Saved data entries
-.-.-

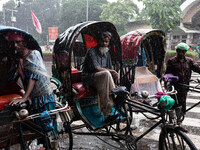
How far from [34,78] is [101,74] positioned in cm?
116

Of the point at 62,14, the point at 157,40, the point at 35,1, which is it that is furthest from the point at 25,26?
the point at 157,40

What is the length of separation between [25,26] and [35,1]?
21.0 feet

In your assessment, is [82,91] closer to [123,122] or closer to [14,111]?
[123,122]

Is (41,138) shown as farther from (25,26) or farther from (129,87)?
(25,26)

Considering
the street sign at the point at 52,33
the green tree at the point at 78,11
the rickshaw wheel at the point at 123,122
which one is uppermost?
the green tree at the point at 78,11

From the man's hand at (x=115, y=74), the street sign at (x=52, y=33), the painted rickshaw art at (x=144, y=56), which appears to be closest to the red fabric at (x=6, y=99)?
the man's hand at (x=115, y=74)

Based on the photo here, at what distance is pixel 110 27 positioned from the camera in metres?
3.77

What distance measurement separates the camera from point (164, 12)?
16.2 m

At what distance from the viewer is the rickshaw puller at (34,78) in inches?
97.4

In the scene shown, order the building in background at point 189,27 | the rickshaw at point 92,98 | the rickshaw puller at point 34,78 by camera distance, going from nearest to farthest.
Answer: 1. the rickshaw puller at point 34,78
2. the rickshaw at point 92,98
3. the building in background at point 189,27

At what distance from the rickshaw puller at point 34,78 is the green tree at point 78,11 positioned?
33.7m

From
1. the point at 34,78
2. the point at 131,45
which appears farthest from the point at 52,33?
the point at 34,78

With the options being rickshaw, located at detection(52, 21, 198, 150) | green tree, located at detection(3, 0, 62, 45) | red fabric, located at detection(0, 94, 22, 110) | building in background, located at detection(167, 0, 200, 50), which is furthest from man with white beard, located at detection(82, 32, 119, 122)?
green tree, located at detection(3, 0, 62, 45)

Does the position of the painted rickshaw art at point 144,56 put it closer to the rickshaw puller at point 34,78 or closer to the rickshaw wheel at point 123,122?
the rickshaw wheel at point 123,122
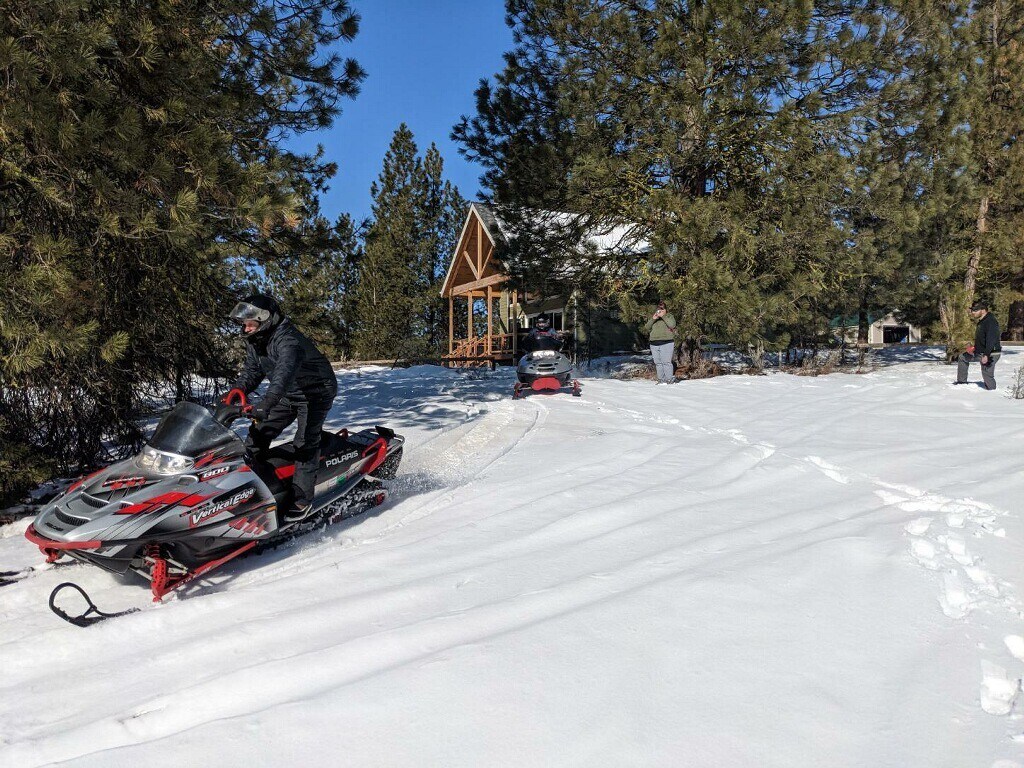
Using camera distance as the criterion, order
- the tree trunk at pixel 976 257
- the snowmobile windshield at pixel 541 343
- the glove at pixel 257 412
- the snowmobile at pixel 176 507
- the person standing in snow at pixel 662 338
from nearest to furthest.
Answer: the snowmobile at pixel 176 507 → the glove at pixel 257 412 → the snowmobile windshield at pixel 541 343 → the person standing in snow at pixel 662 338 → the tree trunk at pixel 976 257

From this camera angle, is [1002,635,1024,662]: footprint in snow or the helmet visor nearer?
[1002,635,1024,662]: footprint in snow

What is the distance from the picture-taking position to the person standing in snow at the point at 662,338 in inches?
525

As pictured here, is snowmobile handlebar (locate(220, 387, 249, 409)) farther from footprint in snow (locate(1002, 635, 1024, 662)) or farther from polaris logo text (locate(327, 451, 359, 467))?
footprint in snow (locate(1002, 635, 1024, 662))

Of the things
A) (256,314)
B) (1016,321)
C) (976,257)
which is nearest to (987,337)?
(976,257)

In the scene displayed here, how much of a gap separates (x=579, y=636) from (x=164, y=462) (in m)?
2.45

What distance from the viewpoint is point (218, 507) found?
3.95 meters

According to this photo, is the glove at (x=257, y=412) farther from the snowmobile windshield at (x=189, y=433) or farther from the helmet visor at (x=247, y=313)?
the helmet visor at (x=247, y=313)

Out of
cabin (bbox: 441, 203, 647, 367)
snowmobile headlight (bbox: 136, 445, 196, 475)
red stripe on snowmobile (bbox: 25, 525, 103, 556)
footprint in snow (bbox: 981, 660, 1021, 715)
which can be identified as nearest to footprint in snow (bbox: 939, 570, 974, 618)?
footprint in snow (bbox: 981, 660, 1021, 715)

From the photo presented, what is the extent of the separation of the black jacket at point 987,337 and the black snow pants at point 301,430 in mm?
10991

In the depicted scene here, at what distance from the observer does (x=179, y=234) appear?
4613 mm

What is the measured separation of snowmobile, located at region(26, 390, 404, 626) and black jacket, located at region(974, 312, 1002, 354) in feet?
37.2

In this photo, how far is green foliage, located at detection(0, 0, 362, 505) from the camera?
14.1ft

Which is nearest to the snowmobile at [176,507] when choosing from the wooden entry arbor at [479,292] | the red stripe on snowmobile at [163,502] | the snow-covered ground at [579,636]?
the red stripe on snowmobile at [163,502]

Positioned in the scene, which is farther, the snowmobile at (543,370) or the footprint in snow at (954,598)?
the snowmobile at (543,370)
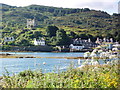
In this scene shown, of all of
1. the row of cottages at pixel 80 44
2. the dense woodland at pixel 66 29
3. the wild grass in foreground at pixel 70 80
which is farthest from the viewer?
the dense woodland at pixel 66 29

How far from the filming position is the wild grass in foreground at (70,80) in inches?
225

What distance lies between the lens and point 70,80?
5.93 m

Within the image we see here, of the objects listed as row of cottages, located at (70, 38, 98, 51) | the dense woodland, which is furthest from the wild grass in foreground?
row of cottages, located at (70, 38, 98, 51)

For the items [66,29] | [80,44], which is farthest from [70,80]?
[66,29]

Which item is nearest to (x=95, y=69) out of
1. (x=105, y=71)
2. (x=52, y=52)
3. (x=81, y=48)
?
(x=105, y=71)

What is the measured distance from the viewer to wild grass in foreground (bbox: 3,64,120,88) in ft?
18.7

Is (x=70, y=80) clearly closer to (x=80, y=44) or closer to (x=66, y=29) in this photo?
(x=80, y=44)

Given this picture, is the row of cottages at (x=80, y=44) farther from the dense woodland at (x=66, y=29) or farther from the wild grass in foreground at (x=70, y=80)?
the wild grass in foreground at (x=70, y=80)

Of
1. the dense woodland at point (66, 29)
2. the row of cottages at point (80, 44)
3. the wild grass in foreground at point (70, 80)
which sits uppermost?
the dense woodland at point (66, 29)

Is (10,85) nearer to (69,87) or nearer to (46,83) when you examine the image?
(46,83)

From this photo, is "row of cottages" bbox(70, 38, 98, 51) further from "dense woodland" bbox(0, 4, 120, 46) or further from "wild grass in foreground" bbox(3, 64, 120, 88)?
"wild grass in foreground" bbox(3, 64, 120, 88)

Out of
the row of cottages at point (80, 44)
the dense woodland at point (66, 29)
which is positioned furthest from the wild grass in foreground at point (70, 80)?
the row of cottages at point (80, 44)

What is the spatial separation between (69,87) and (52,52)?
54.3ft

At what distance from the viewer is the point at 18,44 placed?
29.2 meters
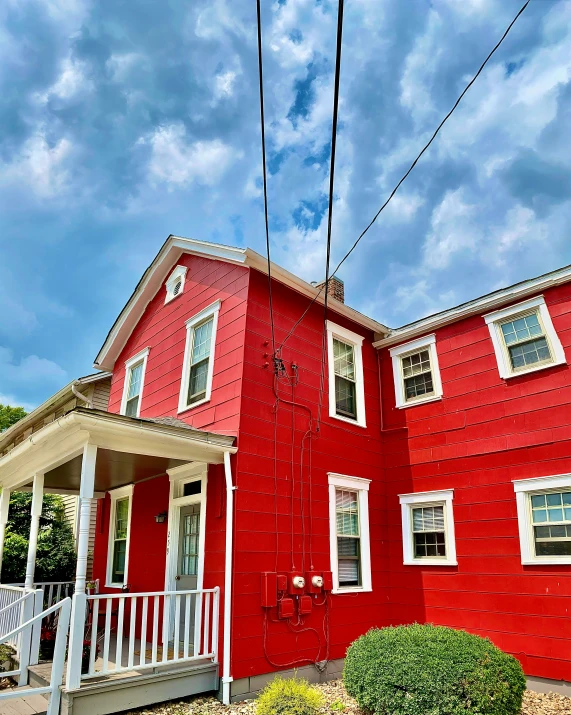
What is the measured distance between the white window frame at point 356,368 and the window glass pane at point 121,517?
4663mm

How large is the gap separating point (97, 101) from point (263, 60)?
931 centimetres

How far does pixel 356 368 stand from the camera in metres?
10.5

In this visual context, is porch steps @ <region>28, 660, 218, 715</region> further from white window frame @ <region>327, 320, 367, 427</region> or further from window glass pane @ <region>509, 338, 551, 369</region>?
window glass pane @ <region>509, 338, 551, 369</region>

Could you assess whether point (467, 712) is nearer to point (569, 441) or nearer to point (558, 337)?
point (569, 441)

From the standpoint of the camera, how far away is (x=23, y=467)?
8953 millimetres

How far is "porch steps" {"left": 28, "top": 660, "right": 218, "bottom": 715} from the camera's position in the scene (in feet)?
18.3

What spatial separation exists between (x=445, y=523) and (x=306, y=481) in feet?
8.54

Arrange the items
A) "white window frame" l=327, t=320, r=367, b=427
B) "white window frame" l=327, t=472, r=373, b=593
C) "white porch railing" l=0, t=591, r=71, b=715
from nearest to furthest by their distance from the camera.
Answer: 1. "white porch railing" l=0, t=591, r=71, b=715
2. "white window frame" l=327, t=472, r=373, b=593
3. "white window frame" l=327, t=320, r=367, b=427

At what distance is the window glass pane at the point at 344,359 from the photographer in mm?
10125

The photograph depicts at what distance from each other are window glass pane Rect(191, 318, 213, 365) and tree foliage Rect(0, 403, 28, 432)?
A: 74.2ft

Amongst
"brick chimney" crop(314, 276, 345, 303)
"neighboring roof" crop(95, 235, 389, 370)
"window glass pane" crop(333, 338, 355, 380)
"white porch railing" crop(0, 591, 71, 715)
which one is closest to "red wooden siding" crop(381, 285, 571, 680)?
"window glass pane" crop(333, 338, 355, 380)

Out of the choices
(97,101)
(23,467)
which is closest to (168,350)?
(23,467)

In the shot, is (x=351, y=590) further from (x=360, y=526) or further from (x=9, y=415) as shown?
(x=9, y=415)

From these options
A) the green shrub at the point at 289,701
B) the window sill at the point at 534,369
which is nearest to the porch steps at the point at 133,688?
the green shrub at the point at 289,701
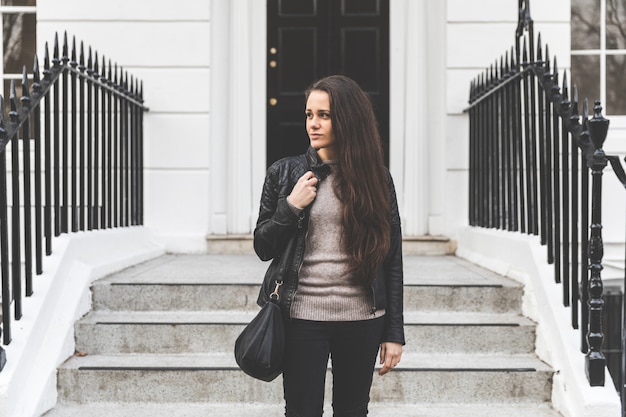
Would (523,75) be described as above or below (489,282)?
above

-.-.-

» WORK TO COMPLETE
Write out the lines of the listing as a numbered list, skipping blank lines, starting at the line that contains "At what distance is the" and ending with the last line of the listing. Leave the pictures out.

» OUTPUT OF THE TASK
1. At what distance is the window glass pane at the point at 344,359 from the photographer in mm?
2. 10125
3. The photograph depicts at what distance from each other are window glass pane Rect(191, 318, 213, 365) and tree foliage Rect(0, 403, 28, 432)?
4. A: 74.2ft
5. Amongst
6. "brick chimney" crop(314, 276, 345, 303)
7. "neighboring roof" crop(95, 235, 389, 370)
8. "window glass pane" crop(333, 338, 355, 380)
9. "white porch railing" crop(0, 591, 71, 715)
10. which one is closest to "red wooden siding" crop(381, 285, 571, 680)?
11. "window glass pane" crop(333, 338, 355, 380)
12. Out of the choices
13. (97,101)
14. (23,467)
15. which is closest to (168,350)?
16. (23,467)
17. In the shot, is (x=351, y=590) further from (x=360, y=526) or further from (x=9, y=415) as shown?
18. (x=9, y=415)
19. From these options
20. A) the green shrub at the point at 289,701
21. B) the window sill at the point at 534,369
22. which is nearest to the porch steps at the point at 133,688?
23. the green shrub at the point at 289,701
24. Would (523,75) be described as above or below (489,282)?
25. above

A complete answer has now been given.